** START Rows **
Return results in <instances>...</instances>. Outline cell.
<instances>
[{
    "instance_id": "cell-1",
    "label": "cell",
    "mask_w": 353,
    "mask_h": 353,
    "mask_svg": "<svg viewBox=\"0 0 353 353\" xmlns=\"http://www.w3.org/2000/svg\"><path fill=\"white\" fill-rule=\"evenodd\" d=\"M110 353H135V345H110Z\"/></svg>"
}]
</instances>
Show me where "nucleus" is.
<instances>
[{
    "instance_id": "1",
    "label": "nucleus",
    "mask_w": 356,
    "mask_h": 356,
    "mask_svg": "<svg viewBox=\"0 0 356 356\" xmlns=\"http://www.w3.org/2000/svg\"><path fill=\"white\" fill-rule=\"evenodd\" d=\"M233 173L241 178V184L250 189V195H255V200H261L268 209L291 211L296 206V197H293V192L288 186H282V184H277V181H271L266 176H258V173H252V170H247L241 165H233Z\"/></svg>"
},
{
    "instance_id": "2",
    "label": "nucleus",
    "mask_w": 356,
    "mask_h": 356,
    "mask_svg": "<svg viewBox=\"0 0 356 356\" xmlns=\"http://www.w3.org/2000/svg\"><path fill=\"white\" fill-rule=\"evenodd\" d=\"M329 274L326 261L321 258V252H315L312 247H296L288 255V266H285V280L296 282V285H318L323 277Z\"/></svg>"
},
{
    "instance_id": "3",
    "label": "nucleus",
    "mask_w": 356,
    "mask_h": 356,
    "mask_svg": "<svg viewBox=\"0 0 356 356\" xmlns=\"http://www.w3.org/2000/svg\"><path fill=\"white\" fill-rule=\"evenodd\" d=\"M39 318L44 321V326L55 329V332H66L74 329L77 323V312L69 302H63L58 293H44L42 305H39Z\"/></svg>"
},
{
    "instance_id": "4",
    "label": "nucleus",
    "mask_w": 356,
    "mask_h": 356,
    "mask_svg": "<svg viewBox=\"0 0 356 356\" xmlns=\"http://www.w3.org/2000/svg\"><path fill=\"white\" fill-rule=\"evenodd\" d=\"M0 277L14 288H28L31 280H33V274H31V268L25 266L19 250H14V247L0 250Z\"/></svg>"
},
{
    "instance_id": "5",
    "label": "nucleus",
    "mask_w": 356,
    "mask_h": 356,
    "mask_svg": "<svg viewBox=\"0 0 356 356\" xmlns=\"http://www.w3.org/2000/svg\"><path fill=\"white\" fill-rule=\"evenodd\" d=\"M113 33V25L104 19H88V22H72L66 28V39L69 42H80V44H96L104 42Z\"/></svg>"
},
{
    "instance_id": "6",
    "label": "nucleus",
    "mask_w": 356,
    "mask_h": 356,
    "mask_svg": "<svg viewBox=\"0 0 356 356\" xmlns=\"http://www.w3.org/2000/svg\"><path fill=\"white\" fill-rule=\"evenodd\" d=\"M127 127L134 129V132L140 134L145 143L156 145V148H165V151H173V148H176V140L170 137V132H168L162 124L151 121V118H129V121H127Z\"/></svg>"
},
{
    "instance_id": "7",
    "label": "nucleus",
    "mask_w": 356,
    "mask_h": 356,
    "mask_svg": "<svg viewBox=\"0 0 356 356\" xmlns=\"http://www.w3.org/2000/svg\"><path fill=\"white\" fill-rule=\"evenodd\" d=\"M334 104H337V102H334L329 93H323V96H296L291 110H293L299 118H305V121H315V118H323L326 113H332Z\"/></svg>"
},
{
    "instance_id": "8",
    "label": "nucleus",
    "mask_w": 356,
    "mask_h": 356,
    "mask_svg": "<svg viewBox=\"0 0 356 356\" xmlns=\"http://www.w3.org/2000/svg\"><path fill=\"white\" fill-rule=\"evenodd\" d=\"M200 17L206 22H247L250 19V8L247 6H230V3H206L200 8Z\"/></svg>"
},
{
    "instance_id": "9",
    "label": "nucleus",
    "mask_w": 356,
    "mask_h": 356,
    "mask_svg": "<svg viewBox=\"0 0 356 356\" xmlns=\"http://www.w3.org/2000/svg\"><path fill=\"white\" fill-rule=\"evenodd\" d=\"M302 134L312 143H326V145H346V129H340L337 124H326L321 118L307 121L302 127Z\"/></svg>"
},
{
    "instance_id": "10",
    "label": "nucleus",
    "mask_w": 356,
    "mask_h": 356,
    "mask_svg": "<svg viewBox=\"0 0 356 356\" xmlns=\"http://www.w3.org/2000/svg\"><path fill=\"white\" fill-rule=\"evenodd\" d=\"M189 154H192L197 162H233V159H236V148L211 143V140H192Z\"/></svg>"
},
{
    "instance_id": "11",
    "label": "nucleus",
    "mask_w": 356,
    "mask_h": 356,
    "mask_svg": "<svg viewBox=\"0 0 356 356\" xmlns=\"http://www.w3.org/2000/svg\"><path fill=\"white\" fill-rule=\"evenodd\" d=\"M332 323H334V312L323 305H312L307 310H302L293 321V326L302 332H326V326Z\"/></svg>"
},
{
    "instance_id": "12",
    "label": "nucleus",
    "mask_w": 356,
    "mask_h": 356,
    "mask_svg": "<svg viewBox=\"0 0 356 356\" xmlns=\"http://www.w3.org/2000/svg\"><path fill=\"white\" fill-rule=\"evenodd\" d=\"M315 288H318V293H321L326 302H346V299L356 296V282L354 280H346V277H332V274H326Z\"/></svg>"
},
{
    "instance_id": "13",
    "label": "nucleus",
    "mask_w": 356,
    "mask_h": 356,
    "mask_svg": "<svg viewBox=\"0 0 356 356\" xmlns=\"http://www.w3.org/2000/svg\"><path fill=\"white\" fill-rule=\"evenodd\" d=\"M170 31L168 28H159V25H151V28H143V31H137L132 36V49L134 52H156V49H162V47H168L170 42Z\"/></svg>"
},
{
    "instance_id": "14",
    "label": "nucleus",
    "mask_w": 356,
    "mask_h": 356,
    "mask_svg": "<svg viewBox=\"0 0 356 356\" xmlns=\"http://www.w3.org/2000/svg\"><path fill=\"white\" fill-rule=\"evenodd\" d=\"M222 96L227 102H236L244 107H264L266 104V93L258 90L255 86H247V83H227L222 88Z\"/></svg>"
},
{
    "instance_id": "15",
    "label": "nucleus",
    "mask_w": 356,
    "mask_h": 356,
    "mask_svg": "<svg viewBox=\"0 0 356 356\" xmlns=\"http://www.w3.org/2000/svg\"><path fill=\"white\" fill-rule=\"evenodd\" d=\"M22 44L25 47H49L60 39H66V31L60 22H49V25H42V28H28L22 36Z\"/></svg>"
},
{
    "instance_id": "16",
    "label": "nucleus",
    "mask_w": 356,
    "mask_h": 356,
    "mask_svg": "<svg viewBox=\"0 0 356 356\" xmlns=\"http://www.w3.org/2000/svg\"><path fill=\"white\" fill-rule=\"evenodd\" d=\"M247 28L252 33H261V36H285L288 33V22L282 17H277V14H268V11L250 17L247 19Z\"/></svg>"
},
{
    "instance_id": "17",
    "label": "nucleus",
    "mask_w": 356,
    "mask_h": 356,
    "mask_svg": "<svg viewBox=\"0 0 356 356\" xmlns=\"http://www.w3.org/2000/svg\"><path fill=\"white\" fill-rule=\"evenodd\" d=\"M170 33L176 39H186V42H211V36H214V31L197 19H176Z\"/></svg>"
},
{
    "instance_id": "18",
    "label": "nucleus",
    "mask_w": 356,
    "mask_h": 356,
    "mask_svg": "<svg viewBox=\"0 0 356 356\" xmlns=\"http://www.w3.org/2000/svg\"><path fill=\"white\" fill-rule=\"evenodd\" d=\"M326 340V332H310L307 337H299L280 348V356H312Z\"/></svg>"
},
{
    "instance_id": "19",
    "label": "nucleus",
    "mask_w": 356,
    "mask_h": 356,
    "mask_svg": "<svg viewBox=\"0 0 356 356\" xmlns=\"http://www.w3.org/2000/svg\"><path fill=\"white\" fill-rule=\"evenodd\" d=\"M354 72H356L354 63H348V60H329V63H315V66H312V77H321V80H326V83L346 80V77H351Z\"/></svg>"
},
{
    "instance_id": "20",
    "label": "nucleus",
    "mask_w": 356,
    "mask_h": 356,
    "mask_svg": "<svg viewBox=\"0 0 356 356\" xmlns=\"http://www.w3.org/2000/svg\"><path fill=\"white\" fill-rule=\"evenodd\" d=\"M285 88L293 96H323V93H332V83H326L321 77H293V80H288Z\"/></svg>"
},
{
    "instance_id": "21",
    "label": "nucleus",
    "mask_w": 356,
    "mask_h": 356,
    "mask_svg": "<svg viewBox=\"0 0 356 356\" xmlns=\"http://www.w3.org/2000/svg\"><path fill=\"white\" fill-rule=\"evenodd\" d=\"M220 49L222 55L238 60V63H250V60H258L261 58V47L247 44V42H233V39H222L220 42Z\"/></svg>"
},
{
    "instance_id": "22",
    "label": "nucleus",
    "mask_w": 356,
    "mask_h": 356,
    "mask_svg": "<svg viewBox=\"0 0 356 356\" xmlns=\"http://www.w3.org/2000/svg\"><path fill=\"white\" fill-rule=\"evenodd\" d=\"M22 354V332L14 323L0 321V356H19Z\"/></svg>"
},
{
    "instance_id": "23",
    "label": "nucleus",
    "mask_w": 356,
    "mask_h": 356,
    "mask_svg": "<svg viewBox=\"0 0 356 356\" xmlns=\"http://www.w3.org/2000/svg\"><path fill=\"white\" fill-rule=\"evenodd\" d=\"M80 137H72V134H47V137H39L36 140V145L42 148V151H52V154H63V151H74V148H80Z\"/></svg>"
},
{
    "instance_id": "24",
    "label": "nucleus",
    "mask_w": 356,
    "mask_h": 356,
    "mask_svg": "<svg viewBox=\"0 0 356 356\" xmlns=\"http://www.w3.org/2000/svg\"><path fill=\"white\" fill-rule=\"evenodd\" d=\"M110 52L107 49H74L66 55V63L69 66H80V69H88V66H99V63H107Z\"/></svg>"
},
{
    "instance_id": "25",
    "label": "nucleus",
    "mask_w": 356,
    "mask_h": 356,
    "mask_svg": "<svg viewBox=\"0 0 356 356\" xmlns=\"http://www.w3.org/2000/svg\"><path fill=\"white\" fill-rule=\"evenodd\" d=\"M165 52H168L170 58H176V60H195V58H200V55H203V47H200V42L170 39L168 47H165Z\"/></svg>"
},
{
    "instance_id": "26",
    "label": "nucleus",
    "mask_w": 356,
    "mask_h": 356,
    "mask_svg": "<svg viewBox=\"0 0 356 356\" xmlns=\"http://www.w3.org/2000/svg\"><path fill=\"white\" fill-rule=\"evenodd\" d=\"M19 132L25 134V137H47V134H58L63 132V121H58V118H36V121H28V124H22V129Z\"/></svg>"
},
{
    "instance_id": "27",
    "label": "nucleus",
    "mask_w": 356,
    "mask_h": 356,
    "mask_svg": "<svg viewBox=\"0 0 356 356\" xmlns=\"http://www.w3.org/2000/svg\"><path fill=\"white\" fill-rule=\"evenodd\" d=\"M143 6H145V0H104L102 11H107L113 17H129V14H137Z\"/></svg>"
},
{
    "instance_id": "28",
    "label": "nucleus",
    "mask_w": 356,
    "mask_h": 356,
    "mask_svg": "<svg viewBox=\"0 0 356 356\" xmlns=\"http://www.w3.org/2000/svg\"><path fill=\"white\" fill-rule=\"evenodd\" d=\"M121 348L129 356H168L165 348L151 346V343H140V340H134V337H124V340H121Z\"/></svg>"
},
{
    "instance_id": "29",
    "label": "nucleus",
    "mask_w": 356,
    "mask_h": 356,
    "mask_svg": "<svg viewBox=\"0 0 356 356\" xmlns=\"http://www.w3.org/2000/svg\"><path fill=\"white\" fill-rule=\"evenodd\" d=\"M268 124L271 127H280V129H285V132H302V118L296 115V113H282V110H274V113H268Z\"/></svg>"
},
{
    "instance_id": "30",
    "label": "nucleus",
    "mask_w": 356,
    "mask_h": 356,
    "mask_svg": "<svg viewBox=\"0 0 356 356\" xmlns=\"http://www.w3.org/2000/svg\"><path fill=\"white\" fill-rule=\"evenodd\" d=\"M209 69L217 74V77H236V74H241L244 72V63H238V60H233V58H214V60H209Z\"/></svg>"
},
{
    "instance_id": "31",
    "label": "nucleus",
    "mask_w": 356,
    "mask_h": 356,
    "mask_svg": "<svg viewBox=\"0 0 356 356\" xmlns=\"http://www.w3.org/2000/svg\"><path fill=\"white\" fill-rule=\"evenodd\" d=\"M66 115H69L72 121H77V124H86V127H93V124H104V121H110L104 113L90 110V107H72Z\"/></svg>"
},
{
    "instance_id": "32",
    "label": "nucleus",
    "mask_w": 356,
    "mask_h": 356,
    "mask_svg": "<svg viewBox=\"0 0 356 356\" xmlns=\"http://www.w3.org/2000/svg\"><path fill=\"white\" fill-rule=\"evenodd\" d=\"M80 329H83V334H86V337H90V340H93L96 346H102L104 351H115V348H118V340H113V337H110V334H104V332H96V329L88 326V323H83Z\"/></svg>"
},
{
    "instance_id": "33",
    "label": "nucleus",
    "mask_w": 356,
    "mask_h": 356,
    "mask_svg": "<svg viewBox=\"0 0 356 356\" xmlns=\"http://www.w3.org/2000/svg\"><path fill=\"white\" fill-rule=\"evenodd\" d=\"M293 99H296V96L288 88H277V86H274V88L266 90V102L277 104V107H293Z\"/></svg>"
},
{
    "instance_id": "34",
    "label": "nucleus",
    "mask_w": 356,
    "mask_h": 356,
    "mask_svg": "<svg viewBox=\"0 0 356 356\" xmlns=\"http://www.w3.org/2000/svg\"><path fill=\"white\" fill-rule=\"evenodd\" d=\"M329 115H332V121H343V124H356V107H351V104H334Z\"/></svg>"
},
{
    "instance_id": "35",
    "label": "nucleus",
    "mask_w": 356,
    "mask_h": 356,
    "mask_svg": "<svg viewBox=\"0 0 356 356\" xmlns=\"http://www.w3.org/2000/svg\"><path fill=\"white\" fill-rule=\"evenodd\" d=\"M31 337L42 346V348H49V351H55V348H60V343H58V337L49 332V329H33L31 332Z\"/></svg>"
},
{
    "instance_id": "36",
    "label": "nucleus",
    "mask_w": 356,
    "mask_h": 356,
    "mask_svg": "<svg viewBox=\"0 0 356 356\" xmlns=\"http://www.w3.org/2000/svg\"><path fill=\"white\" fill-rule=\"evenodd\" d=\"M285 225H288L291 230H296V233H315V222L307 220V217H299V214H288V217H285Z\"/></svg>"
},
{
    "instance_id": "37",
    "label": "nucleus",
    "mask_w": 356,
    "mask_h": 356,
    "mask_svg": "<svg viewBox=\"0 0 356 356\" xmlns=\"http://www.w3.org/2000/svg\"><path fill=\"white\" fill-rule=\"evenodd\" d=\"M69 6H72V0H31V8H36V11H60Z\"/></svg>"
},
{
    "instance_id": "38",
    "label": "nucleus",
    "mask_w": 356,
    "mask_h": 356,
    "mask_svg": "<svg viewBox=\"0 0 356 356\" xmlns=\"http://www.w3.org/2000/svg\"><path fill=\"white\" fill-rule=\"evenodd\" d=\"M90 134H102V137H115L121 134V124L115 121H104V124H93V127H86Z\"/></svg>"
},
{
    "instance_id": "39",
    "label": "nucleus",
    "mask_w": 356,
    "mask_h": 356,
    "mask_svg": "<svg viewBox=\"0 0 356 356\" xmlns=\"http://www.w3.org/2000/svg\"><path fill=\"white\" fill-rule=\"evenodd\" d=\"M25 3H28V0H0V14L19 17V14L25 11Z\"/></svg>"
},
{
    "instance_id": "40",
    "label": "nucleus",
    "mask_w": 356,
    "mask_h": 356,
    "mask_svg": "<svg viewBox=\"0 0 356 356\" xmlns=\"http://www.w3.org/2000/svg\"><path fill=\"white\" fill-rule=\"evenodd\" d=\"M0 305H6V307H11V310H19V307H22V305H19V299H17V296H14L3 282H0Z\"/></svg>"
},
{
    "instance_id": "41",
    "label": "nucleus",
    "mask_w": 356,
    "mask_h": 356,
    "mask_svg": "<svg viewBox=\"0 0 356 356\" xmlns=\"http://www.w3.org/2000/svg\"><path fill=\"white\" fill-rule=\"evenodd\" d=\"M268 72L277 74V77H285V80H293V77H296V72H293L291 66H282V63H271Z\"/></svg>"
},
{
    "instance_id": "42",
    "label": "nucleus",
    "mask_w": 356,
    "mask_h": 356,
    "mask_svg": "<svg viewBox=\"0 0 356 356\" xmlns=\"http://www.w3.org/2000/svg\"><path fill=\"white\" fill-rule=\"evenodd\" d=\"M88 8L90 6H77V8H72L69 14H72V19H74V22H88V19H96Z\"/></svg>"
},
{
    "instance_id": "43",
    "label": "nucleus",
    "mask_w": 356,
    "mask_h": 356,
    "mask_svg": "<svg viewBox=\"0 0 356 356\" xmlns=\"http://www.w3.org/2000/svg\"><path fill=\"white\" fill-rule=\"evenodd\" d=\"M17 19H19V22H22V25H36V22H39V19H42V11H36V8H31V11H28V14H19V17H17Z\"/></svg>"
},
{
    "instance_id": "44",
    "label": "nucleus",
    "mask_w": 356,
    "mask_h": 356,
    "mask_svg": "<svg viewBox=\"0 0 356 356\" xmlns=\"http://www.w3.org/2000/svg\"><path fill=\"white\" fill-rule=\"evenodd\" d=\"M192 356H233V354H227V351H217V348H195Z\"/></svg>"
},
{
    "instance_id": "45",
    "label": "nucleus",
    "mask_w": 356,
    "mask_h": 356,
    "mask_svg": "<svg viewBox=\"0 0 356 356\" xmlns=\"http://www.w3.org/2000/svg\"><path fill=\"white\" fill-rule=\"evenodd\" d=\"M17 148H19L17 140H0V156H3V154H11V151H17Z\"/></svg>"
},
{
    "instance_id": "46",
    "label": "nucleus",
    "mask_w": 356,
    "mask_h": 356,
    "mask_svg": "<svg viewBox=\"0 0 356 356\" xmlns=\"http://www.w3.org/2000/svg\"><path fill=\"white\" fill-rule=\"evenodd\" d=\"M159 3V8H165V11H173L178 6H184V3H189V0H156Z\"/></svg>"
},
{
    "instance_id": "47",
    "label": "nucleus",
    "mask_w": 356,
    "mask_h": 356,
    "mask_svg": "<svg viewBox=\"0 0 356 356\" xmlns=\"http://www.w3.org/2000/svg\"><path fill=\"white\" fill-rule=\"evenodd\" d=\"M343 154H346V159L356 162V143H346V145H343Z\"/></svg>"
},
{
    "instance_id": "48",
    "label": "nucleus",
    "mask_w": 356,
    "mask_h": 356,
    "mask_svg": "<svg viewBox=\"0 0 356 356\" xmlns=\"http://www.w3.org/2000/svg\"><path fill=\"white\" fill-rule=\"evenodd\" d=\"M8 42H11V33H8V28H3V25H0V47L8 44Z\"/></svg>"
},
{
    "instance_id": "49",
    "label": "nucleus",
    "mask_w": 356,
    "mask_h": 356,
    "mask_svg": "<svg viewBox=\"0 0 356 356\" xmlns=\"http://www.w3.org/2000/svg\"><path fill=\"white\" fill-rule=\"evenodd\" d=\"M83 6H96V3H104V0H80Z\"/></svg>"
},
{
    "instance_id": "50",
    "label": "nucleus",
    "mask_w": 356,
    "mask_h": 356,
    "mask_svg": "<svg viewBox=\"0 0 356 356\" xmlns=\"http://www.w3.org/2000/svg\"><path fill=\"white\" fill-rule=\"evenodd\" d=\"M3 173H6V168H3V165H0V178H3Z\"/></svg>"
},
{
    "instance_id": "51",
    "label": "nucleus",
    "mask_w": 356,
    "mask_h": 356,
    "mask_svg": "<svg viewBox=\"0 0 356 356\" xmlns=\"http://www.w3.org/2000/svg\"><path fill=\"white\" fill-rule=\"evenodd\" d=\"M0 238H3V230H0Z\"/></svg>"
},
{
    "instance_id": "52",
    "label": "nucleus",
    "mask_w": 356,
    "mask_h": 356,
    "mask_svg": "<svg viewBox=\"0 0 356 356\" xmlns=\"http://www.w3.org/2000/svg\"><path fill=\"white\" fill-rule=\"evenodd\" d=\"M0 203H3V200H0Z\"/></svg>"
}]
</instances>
** END Rows **
Find each line in the records above that contains the string "cell". Copy every one of those lines.

Return results in <instances>...</instances>. Outline cell.
    "instance_id": "cell-1",
    "label": "cell",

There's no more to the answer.